Image classification: Use TensorFlow to build a convolutional neural network (CNN) to classify images, such as CIFAR-10 or ImageNet datasets

Table of contents

CIFAR-10 dataset

ImageNet dataset

Step 1: Import necessary libraries

Step 2: Load and preprocess data

Step 3: Build a convolutional neural network (CNN) model

Step 4: Compile and train the model

Step 5: Evaluate model performance

Step 6: Visualize training results

Step 7: Use the model to make predictions

Challenges of ImageNet dataset

Step 1: Load the ImageNet dataset

Step 2: Data preprocessing

Step 3: Build ResNet model

Step 4: Compile and train the model

Step 5: Fine-tune the model

Step 6: Evaluate model performance


Image classification is an important task in the field of computer vision, which involves assigning input images into different categories. Deep learning has achieved great success in image classification, and TensorFlow is a powerful deep learning framework. This blog will introduce how to use TensorFlow to build a convolutional neural network (CNN) for image classification. We will use two classic datasets: CIFAR-10 and ImageNet. First, let’s understand these two datasets.

CIFAR-10 dataset

The CIFAR-10 dataset contains 60,000 32x32 color images, divided into 10 different categories, with 6,000 images in each category. These categories include airplanes, cars, birds, cats, deer, dogs, frogs, horses, boats, and trucks. CIFAR-10 is a small dataset that is ideal for quickly validating and testing models.

ImageNet dataset

The ImageNet dataset is a massive image classification dataset containing over 14 million images and 1,000 different categories. This is a real-world challenge because it contains a wide variety of images, from animals to food to natural landscapes. The ImageNet dataset is widely used in the deep learning community for image classification tasks.

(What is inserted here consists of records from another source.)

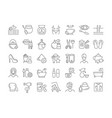 set simple icons health and beauty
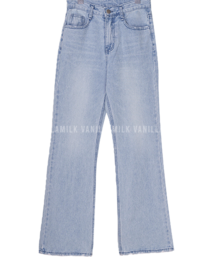 Snow Light Blue Wide Denim Pants
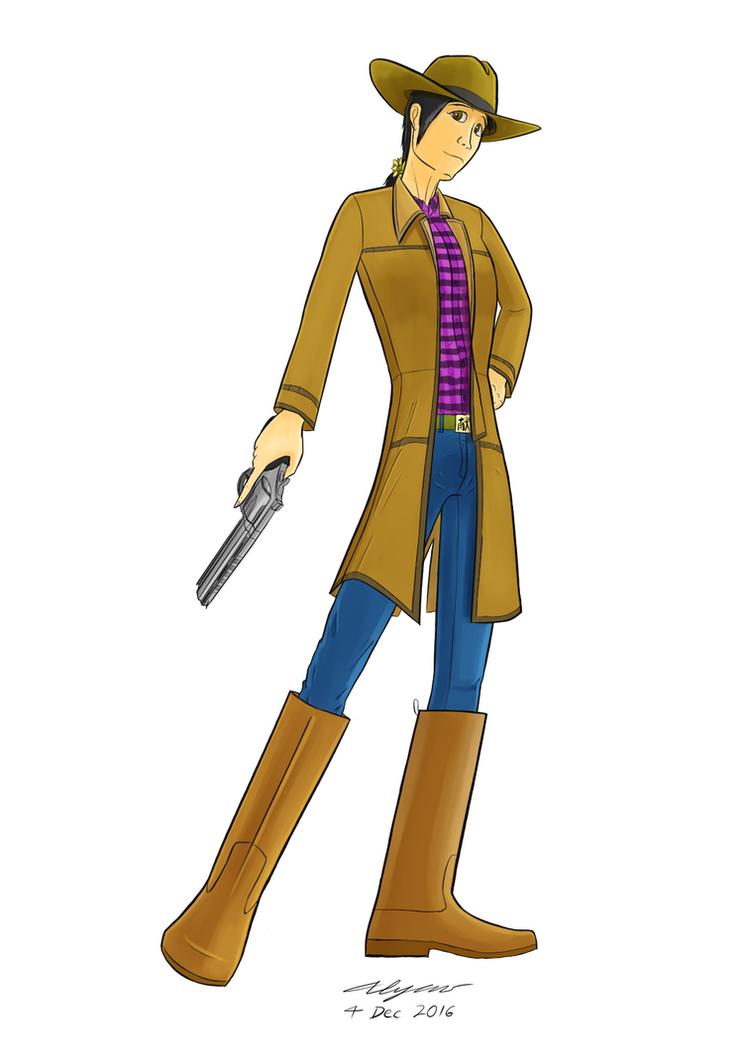 Ying - Gunslinger by Explodering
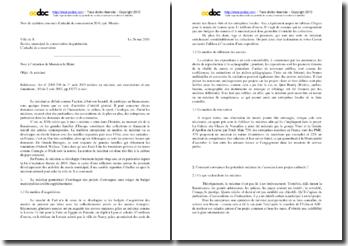 Note de synthése du concours Attaché de conservation 2010 : le mécénat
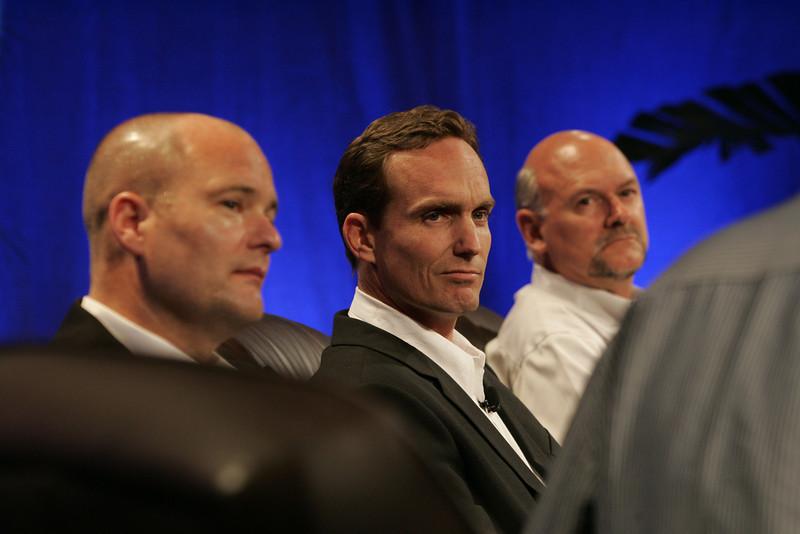 """FiReStarters II"": (L-R) Dave Grannan, vlingo; John Bower, uBoost; and Michael Rocke, Transonic Combustion Inc."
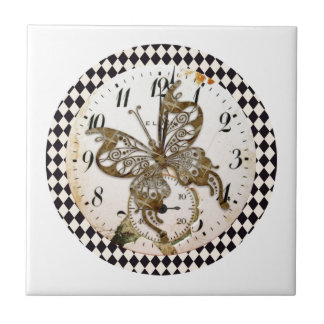 Steampunk Butterfly Round Tile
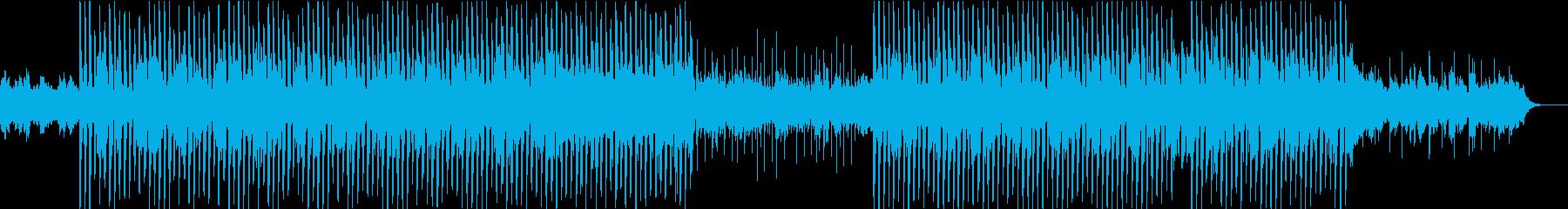 引き立てられたシンセとエレクトロニ...の再生済みの波形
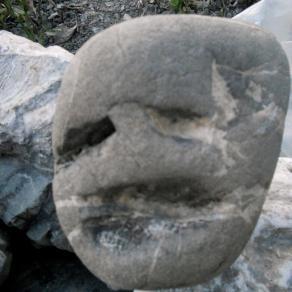 L'ARTE dei SASSI...HOMO TALBIN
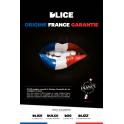 4-Affiche Origine France Garantie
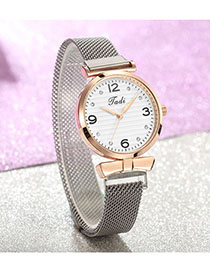 Fashion Silver With White Surface Diamond Watch With Diamond Magnet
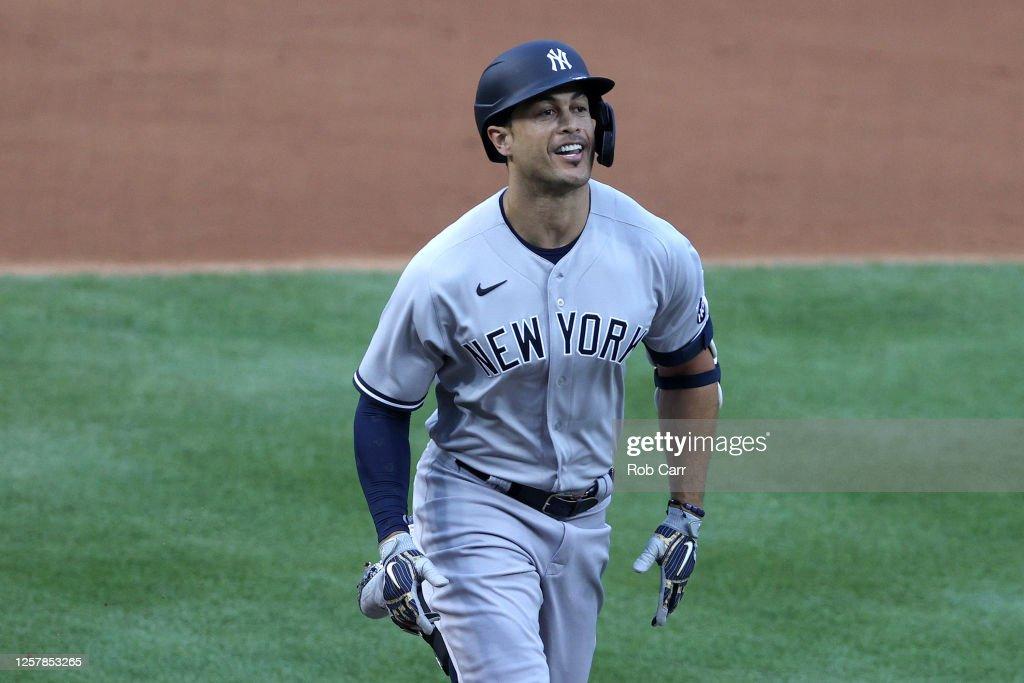 New York Yankees v Washington Nationals : ニュース写真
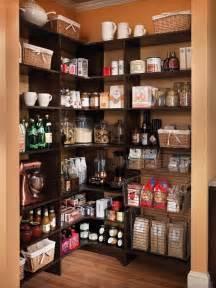51 pictures of kitchen pantry designs amp ideas pantry shelf organizer ideas home design ideas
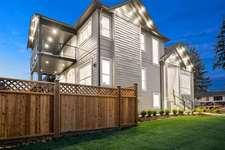 1680 SALISBURY AVENUE - MLS® # R2559943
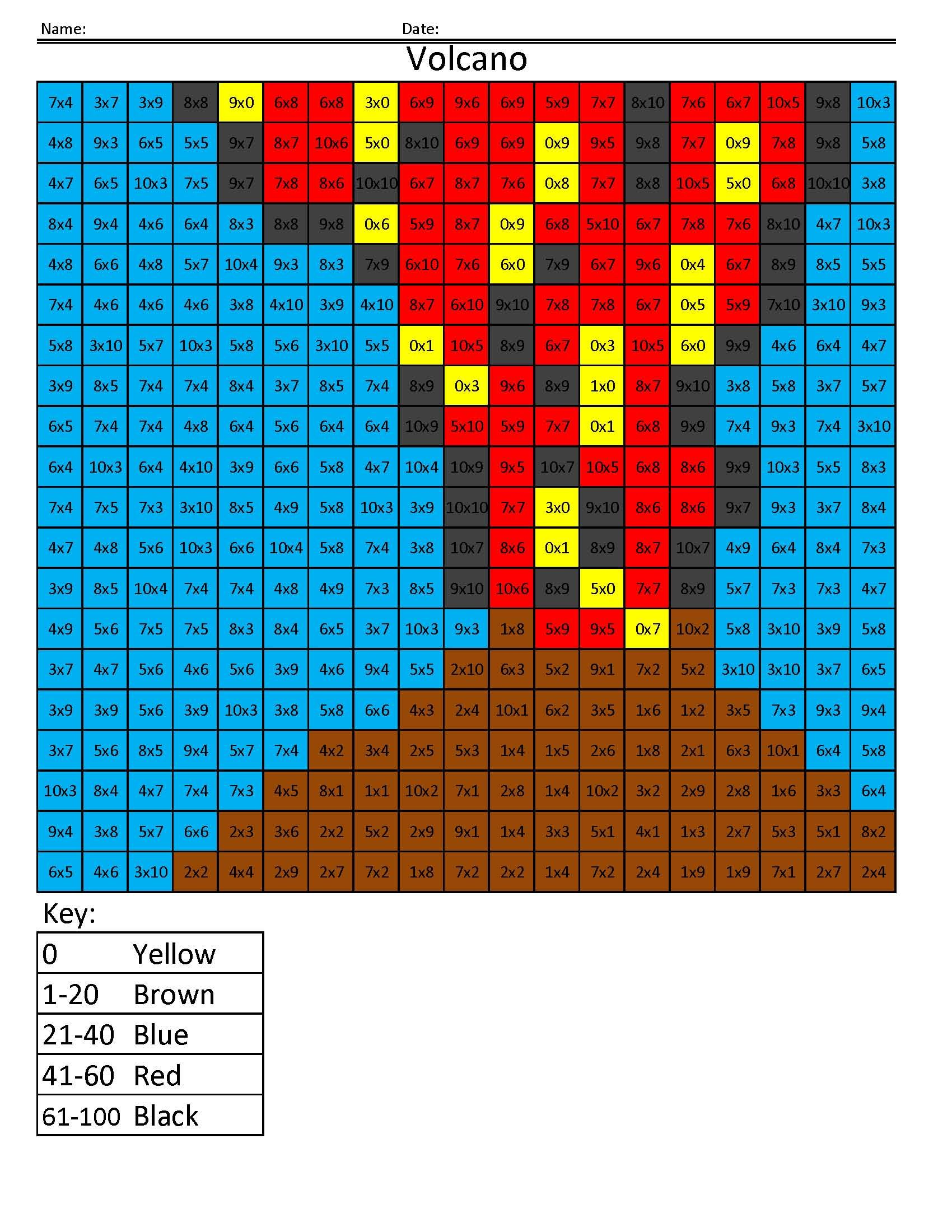 Free Coloring Pages- Pixel art coloring book- Math for Kids | To Do ...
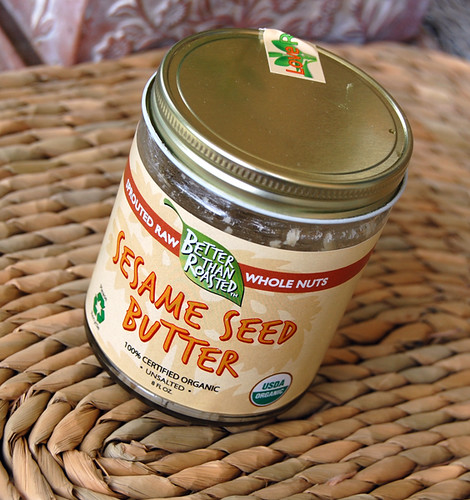 Sprouted sesame seed butter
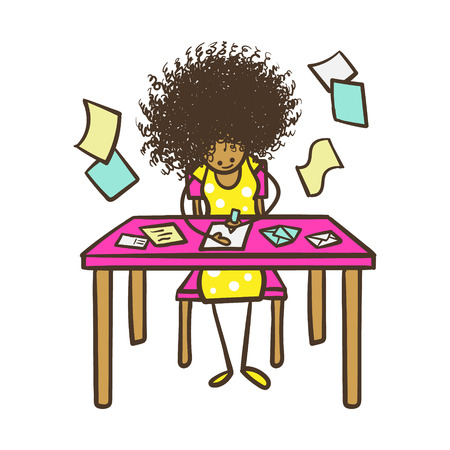 american stories: Cartoon Stick Figure Woman Writing Mail Illustration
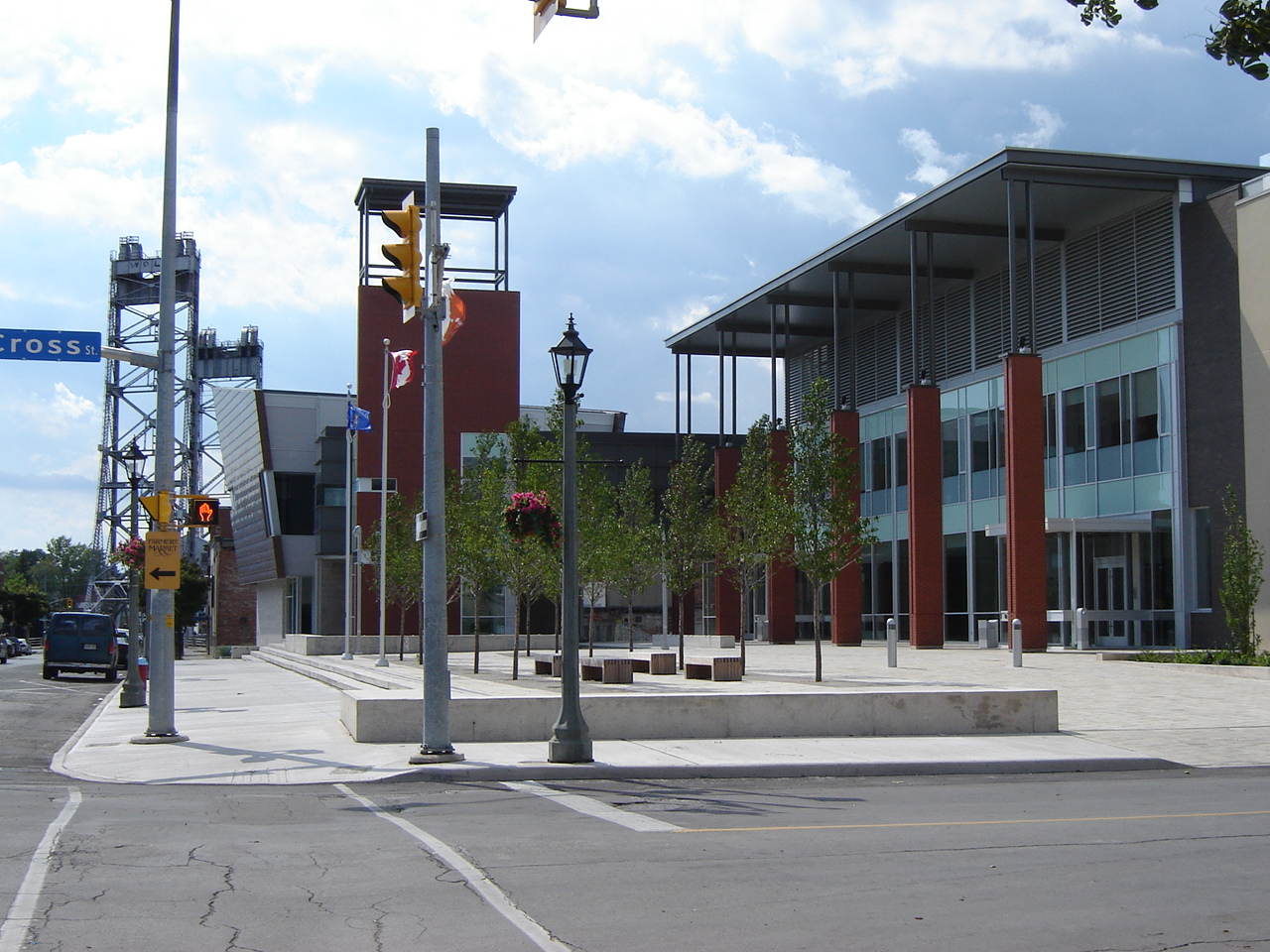 The Welland Civic Square
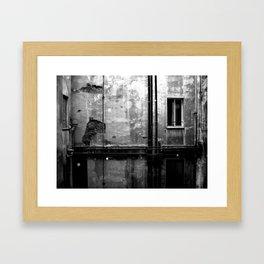 Alleyways & Shadows Framed Art Print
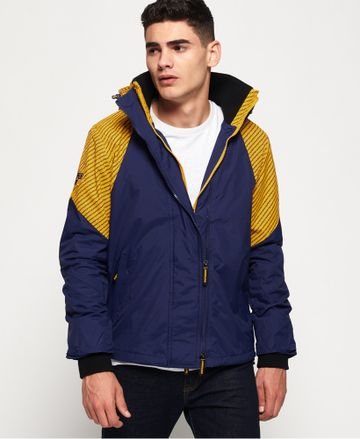 Superdry | ARCTIC INTRON HOODED WINCHEATER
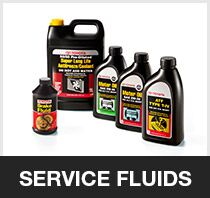 Toyota Service Fluid Replacement Napa, CA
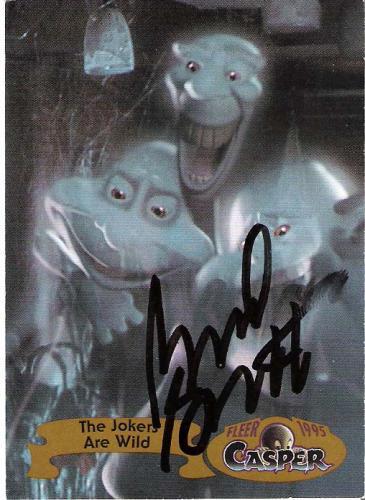 """BRAD GARRETT """"CASPER"""" Voice of FATSO Signed 1995 FLEER Card"""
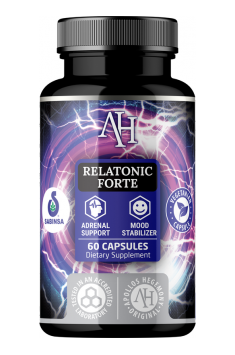 Relatonic Forte from Apollo Hegemony is supplement containing whole blend of most important adaptogens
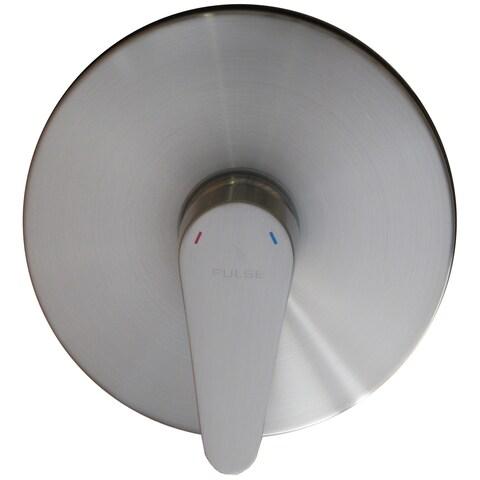 PULSE ShowerSpas Brushed Nickel Pressure-balance 1/2-inch Rough-in Valve Trim Kit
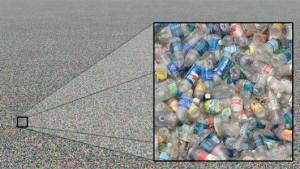 photo plastic-bottles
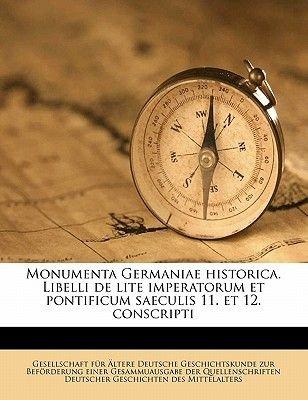 Conscripti latino dating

Now, let us build the image classification model step by step and train and test it first using the CIFAR-10 dataset.

Step 1: Import necessary libraries

First, we need to import the necessary Python libraries, including TensorFlow, NumPy, and Matplotlib.

import tensorflow as tf
from tensorflow.keras import datasets, layers, models
import numpy as np
import matplotlib.pyplot as plt

Step 2: Load and preprocess data

We will use TensorFlow's datasetsmodule to load the CIFAR-10 dataset and perform some basic preprocessing.

(train_images, train_labels), (test_images, test_labels) = datasets.cifar10.load_data()

# 将图像像素值缩放到0到1之间
train_images, test_images = train_images / 255.0, test_images / 255.0

Step 3: Build a convolutional neural network (CNN) model

We will create a simple CNN model, including convolutional layers, pooling layers, and fully connected layers.

model = models.Sequential()
model.add(layers.Conv2D(32, (3, 3), activation='relu', input_shape=(32, 32, 3)))
model.add(layers.MaxPooling2D((2, 2)))
model.add(layers.Conv2D(64, (3, 3), activation='relu'))
model.add(layers.MaxPooling2D((2, 2)))
model.add(layers.Conv2D(64, (3, 3), activation='relu'))
model.add(layers.Flatten())
model.add(layers.Dense(64, activation='relu'))
model.add(layers.Dense(10))

Step 4: Compile and train the model

Before training, we need to compile the model and specify the loss function, optimizer, and evaluation metrics.

model.compile(optimizer='adam',
              loss=tf.keras.losses.SparseCategoricalCrossentropy(from_logits=True),
              metrics=['accuracy'])

history = model.fit(train_images, train_labels, epochs=10, 
                    validation_data=(test_images, test_labels))

Step 5: Evaluate model performance

Let's see how the model performs on test data.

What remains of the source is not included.